*PAGE TEXT:*
This culturally courageous and unlikely act of generosity may have been the most important development in Christian history. Had Paul, Peter and many other unnamed Jewish Christians of the time, not found ways of making the quintessential liberal decision to fight their initial reactions of revulsion and to allow their intuitive love of fairness and Gospel inclusiveness to win out, it is likely that Christianity would have lived and died as a provincial Jewish sect.
Here we describe a scenario in a church that is working toward becoming a liberal and evangelical congregation. Traditionally the church has had a largely white membership, but lately greater numbers of African-Americans have begun to attend and join. Most in the congregation are happy that the church is growing but there are tensions. As the demographics of the church change, the dynamics of worship slowly evolve too, and not everyone is comfortable with these changes. Liberals and conservatives in the church are becoming increasingly combative.
Some of the more conservative members of the church fear that the congregation is losing its denominational identity. They sense that the congregation feels less cohesive and less like a family, and they are especially troubled by the loss of a place in the service for quite reflection and silent worship. Such changes are too much for them and they fear that they are becoming “a black church.”
Meanwhile, liberals in the congregation are eager to include the African-American members and to adapt the church’s worship style and social concerns to reflect the traditions and expectations of the new African-American members. They are impatient with the conservatives and are quick to suggest that there may be some latent racism at work in their concerns to preserve the ways of past.
Using Haidt’s theory of the five domains of moral intuition, try to empathize with both the conservatives and the liberals without caricaturing either position.
- What might the conservative members value and fear losing that may be genuinely valuable?
- What kinds of moral intuitions regarding the purity and simplicity of worship might they be trying to preserve?
- What authorities might conservatives perceive to be threatened by the direction in which the church is moving?
- Might liberals in the congregation fear the same things?
- How do liberals overcome these fears and emphasize other priorities?

*MATERIAL SHOWN:*
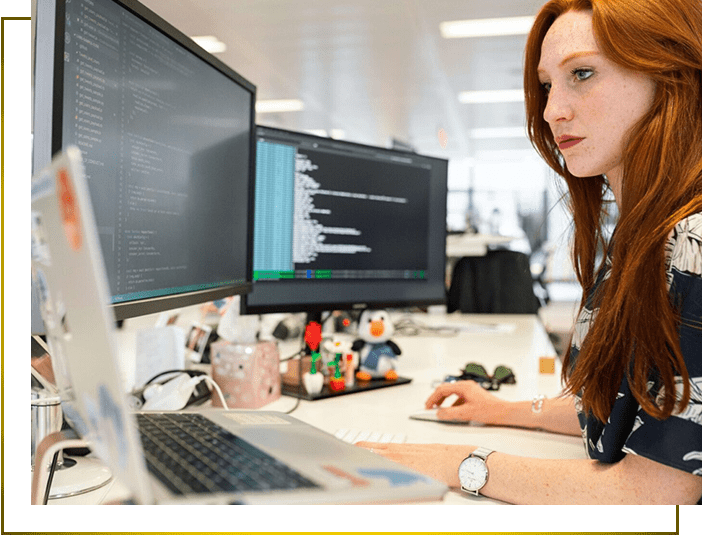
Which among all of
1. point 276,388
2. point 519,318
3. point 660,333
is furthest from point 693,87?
point 519,318

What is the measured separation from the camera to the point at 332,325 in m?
1.90

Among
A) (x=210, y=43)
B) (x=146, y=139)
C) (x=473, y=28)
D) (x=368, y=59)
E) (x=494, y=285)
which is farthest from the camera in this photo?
(x=368, y=59)

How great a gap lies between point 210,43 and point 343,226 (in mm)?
491

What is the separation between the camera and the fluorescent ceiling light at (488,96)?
5.73 m

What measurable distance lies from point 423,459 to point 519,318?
74.3 inches

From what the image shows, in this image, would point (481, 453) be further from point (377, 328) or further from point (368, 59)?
point (368, 59)

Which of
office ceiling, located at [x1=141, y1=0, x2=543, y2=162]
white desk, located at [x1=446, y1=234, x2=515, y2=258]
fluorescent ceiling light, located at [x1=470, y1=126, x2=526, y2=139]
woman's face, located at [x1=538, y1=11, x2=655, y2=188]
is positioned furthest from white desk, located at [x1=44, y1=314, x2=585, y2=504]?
fluorescent ceiling light, located at [x1=470, y1=126, x2=526, y2=139]

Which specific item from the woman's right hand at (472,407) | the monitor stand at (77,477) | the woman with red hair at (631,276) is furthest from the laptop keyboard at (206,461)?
the woman's right hand at (472,407)

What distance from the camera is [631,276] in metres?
0.60

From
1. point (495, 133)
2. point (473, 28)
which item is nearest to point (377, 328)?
point (473, 28)

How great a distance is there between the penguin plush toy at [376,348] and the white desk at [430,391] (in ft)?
0.20

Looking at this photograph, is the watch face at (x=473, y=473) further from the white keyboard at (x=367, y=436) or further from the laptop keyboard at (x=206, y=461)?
the laptop keyboard at (x=206, y=461)
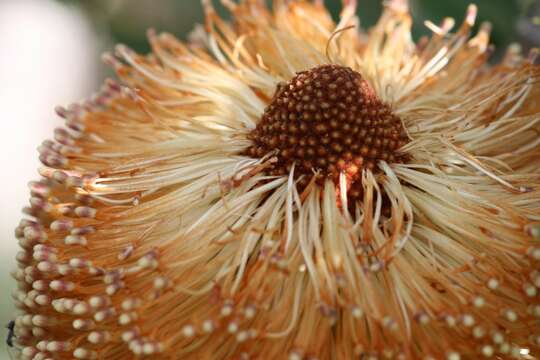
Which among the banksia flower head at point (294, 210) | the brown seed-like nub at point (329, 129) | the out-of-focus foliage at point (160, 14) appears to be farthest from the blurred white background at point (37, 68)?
the brown seed-like nub at point (329, 129)

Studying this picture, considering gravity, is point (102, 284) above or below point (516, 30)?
above

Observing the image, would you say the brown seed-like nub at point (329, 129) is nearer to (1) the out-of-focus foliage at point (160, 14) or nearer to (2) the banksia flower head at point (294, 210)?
(2) the banksia flower head at point (294, 210)

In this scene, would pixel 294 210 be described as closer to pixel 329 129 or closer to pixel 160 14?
pixel 329 129

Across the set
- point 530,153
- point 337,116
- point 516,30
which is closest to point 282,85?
point 337,116

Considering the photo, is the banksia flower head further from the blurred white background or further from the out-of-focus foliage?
the blurred white background

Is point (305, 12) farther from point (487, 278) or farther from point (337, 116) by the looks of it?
point (487, 278)

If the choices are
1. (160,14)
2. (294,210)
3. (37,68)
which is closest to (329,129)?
(294,210)
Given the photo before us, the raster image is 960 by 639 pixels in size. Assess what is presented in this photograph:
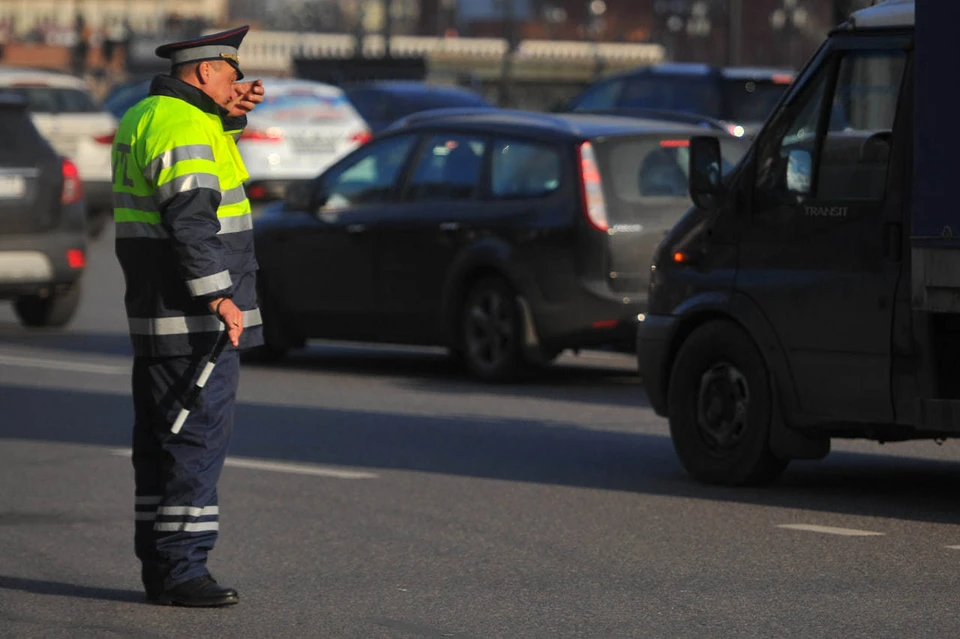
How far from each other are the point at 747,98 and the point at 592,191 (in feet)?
32.1

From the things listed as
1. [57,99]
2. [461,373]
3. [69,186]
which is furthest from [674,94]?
[461,373]

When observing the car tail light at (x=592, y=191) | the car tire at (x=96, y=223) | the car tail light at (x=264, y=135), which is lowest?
the car tire at (x=96, y=223)

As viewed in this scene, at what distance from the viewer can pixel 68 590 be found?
7.22 meters

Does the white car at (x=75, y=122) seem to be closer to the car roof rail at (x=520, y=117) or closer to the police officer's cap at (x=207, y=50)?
the car roof rail at (x=520, y=117)

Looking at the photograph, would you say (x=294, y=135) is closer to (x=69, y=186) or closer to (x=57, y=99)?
(x=57, y=99)

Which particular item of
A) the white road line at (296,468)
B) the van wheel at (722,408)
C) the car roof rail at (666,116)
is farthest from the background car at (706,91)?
the van wheel at (722,408)

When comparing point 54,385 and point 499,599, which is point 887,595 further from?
point 54,385

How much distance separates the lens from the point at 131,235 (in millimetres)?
6816

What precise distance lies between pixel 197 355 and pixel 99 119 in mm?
20087

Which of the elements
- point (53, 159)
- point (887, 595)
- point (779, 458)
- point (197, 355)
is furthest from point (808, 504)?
point (53, 159)

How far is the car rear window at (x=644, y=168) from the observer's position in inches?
504

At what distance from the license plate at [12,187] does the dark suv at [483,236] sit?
2.12m

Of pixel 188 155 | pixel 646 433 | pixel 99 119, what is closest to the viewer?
pixel 188 155

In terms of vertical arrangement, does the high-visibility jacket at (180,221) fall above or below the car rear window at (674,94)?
above
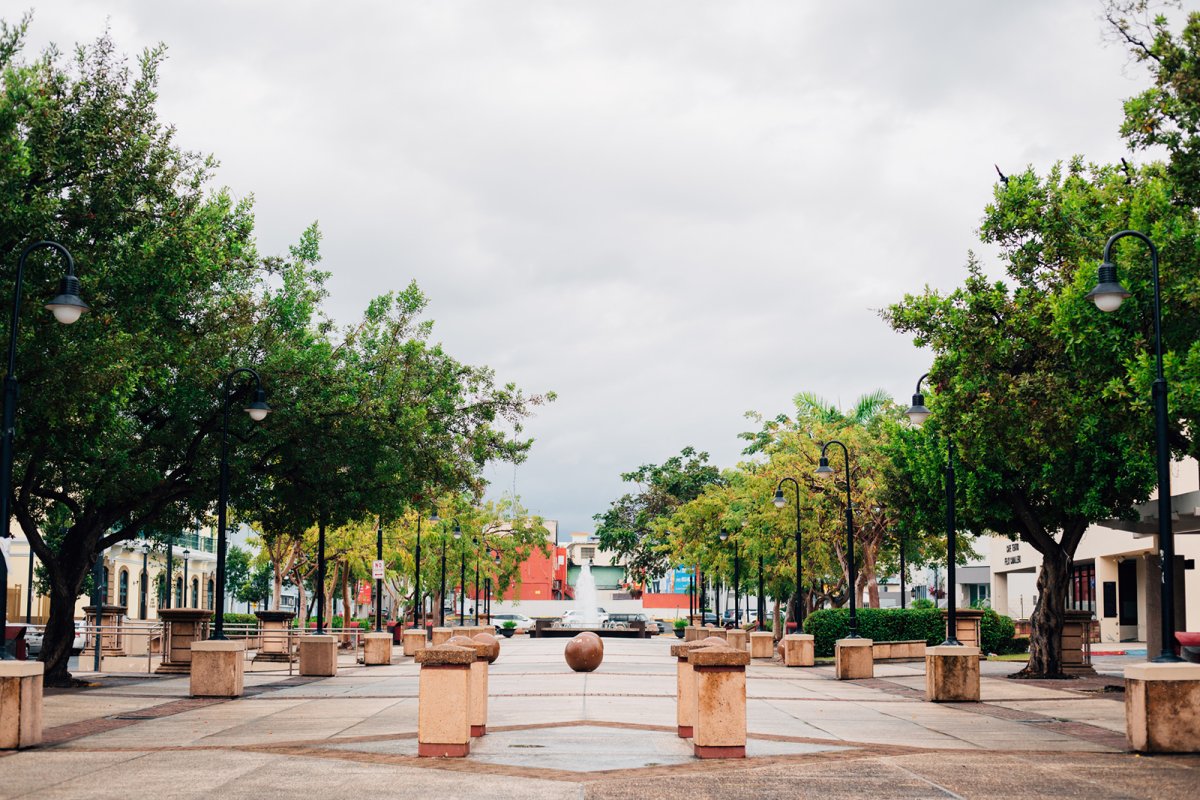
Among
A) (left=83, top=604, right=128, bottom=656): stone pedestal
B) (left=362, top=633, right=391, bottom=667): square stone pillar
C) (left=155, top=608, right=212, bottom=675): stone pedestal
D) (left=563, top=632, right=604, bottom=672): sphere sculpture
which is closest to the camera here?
(left=563, top=632, right=604, bottom=672): sphere sculpture

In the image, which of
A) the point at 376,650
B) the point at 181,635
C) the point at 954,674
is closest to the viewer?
the point at 954,674

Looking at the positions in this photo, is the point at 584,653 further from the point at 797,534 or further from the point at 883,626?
the point at 883,626

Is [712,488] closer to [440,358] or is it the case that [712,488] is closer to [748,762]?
[440,358]

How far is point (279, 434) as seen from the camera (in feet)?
84.6

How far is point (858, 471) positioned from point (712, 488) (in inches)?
609

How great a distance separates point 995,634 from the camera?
141 ft

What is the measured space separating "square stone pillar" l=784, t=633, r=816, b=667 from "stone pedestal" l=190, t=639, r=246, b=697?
735 inches

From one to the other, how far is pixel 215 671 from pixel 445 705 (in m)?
10.7

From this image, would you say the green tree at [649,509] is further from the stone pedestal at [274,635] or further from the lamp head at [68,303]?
the lamp head at [68,303]

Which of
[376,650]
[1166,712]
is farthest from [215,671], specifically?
[1166,712]

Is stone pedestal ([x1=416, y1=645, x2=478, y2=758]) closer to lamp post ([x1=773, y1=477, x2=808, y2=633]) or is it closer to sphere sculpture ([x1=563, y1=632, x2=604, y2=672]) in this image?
sphere sculpture ([x1=563, y1=632, x2=604, y2=672])

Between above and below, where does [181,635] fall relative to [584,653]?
above

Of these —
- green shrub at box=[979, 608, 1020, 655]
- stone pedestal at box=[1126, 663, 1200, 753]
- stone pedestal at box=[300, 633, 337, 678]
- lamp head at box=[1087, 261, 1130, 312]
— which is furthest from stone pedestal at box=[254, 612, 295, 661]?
lamp head at box=[1087, 261, 1130, 312]

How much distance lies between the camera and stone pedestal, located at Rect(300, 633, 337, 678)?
30.0 m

*OBJECTIVE:*
Reproduce the passage above about the changing congregation word for word, from "Using Haidt’s theory" up to and including "emphasize other priorities?".

*CORRECT RESULT:*
Using Haidt’s theory of the five domains of moral intuition, try to empathize with both the conservatives and the liberals without caricaturing either position.
- What might the conservative members value and fear losing that may be genuinely valuable?
- What kinds of moral intuitions regarding the purity and simplicity of worship might they be trying to preserve?
- What authorities might conservatives perceive to be threatened by the direction in which the church is moving?
- Might liberals in the congregation fear the same things?
- How do liberals overcome these fears and emphasize other priorities?